■ **Task to complete**:
Reproduce, word for word, the portion of the article on Junot Díaz's short story award that lies between "Junot Díaz (above)" and "with ‘Last Season’s Man’.", inclusive.

■ **Selected text**:
════════════════════
Saturday, March 23, 2013

Pulitzer Prize-winner Junot Díaz wins world's most valuable short story award


An unnerving story of grief and high-school sex has won the world’s most valuable short story prize. The American author Junot Díaz was presented with a cheque for £30,000 by novelist and prize judge Joanna Trollope at a ceremony tonight at the Sunday Times Oxford Literary Festival for ‘Miss Lora’, a tale set in 1980s New Jersey. Andrew O’Hagan, novelist and prize judge, said that the story ‘has the feel of a contemporary classic’ and that it ‘echoes in the heart as well as the mind.’

Junot Díaz (above) – a 2012 recipient of the MacArthur Fellowship, or ‘Genius Grant’ – becomes the fourth winner of the Sunday Times EFG Private Bank Short Story Award. He saw off competition from a shortlist that included Booker shortlistees Sarah Hall and Ali Smith, and Mark Haddon, author of The Curious Incident of the Dog in the Night-time. They – and fellow shortlisted authors Toby Litt and Cynan Jones – each received £1,000. Junot Díaz joins a winners’ circle of Kevin Barry, who won the Award last year with his story ‘Beer Trip to Llandudno’, American Anthony Doerr, who won in 2011 for his story ‘The Deep’, and New Zealander C K Stead, who won the inaugural Award in 2010 with ‘Last Season’s Man’.
════════════════════
■ **Given records**:
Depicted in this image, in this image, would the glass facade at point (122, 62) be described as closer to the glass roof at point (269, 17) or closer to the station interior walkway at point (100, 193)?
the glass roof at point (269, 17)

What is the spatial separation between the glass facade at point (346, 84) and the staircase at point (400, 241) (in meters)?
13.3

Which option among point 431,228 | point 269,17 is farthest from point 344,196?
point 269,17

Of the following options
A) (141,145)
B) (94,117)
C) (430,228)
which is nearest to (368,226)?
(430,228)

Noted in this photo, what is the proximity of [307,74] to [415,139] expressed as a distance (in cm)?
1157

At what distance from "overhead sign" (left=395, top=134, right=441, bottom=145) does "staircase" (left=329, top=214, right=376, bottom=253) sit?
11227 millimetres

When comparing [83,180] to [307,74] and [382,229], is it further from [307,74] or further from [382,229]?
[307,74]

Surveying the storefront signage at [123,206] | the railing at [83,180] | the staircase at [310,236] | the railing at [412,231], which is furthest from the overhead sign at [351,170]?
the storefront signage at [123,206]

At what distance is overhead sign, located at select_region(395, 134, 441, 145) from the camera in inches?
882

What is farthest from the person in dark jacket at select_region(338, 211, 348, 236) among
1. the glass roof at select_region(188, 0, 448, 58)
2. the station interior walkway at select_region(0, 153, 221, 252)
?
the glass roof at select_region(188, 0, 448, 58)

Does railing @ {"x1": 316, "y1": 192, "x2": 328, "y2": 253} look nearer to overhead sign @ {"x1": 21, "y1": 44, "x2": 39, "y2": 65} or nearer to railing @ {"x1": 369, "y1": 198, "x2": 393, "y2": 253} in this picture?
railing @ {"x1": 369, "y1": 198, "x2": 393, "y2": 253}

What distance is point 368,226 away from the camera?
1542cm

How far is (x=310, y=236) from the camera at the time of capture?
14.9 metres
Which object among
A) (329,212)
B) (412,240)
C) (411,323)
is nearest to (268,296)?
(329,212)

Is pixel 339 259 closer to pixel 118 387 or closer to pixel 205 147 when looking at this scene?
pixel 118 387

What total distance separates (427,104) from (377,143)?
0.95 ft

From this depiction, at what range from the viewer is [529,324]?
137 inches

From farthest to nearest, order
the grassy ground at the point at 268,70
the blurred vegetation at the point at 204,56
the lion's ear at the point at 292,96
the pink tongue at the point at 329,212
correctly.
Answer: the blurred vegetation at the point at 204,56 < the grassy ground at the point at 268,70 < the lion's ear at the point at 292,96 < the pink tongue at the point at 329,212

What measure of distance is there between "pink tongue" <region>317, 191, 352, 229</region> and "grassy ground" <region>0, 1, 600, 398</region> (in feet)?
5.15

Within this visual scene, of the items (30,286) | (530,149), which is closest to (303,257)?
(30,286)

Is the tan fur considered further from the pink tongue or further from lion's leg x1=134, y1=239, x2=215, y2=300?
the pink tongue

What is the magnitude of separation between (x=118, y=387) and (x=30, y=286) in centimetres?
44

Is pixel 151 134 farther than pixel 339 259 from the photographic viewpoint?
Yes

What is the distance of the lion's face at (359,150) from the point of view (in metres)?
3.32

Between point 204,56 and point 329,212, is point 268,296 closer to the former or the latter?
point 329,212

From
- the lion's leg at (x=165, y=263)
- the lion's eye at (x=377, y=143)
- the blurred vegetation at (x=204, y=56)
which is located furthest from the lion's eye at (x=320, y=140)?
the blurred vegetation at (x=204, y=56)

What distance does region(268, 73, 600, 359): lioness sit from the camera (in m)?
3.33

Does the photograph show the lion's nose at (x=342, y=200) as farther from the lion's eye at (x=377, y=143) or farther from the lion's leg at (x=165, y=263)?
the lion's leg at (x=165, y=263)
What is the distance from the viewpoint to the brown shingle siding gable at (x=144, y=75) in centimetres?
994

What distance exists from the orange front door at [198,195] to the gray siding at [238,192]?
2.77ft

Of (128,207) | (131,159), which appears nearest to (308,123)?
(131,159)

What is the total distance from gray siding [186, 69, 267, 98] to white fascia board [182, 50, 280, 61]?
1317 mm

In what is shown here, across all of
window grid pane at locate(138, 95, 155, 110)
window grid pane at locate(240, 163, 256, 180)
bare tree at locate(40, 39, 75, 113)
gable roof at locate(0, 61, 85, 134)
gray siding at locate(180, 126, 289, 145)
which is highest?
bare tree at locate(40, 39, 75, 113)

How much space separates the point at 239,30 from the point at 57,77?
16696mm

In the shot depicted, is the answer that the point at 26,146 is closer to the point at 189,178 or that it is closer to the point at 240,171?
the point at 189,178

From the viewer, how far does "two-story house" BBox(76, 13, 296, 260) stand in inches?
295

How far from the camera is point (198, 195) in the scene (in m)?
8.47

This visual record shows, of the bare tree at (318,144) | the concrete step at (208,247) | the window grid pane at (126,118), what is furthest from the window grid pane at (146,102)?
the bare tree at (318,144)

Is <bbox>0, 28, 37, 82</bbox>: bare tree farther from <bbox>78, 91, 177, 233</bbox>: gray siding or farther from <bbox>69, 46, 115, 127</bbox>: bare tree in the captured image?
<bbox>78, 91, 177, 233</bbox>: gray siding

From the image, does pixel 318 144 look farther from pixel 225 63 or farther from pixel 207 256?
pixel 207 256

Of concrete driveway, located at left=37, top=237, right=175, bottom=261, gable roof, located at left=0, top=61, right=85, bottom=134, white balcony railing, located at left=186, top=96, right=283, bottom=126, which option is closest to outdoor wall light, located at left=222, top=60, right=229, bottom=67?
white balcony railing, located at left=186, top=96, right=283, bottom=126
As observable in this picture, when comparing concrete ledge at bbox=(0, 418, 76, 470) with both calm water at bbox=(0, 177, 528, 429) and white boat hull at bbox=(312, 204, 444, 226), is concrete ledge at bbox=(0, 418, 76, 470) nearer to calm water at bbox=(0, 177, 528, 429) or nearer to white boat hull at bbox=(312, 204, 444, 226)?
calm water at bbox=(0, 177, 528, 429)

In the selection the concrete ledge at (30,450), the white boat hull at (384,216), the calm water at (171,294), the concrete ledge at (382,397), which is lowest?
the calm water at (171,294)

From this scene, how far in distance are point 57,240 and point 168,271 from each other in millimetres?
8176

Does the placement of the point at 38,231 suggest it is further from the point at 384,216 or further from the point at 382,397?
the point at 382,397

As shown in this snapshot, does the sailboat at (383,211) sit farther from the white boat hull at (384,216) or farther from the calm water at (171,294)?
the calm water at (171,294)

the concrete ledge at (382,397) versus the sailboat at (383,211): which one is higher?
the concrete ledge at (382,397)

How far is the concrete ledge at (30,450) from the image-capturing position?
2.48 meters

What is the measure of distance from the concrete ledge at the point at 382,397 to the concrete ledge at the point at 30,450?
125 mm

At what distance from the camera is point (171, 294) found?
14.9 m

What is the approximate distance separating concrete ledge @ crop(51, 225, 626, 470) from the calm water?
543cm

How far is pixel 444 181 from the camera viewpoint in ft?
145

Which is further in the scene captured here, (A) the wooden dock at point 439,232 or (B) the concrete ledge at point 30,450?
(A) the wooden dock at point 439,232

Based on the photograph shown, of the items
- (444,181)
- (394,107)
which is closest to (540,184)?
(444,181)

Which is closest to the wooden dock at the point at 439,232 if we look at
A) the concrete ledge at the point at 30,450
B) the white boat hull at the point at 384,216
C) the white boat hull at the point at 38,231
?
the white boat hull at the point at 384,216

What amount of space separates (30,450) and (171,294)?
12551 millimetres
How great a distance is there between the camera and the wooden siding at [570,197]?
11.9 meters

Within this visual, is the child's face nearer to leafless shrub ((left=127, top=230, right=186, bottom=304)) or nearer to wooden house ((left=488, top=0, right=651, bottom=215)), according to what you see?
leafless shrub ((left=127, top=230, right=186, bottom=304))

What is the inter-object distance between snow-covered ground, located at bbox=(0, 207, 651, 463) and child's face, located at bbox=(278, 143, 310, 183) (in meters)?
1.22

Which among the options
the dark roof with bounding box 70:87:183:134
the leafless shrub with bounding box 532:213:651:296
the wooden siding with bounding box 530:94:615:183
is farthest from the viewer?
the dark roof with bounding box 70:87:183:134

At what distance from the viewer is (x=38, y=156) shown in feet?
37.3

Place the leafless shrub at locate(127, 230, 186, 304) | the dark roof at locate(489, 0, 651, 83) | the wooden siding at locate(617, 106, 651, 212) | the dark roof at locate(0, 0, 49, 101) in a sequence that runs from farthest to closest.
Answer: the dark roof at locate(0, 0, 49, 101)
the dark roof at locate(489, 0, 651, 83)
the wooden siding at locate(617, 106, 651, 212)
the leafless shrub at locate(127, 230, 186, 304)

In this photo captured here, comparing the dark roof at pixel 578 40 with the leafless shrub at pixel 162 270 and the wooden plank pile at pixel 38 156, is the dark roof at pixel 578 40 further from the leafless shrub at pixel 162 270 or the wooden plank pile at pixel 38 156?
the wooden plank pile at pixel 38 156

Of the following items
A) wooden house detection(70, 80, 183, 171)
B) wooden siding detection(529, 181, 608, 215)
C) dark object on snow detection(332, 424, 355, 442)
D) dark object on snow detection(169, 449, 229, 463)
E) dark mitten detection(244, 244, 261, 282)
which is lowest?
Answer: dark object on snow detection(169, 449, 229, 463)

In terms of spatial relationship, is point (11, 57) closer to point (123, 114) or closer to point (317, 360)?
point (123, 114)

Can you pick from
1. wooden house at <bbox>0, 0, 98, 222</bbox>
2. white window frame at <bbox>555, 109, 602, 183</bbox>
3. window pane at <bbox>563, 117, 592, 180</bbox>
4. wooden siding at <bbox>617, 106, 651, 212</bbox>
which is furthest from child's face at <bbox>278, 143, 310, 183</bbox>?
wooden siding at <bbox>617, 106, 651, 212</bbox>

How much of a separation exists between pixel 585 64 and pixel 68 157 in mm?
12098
════════════════════
■ **Answer to this problem**:
Junot Díaz (above) – a 2012 recipient of the MacArthur Fellowship, or ‘Genius Grant’ – becomes the fourth winner of the Sunday Times EFG Private Bank Short Story Award. He saw off competition from a shortlist that included Booker shortlistees Sarah Hall and Ali Smith, and Mark Haddon, author of The Curious Incident of the Dog in the Night-time. They – and fellow shortlisted authors Toby Litt and Cynan Jones – each received £1,000. Junot Díaz joins a winners’ circle of Kevin Barry, who won the Award last year with his story ‘Beer Trip to Llandudno’, American Anthony Doerr, who won in 2011 for his story ‘The Deep’, and New Zealander C K Stead, who won the inaugural Award in 2010 with ‘Last Season’s Man’.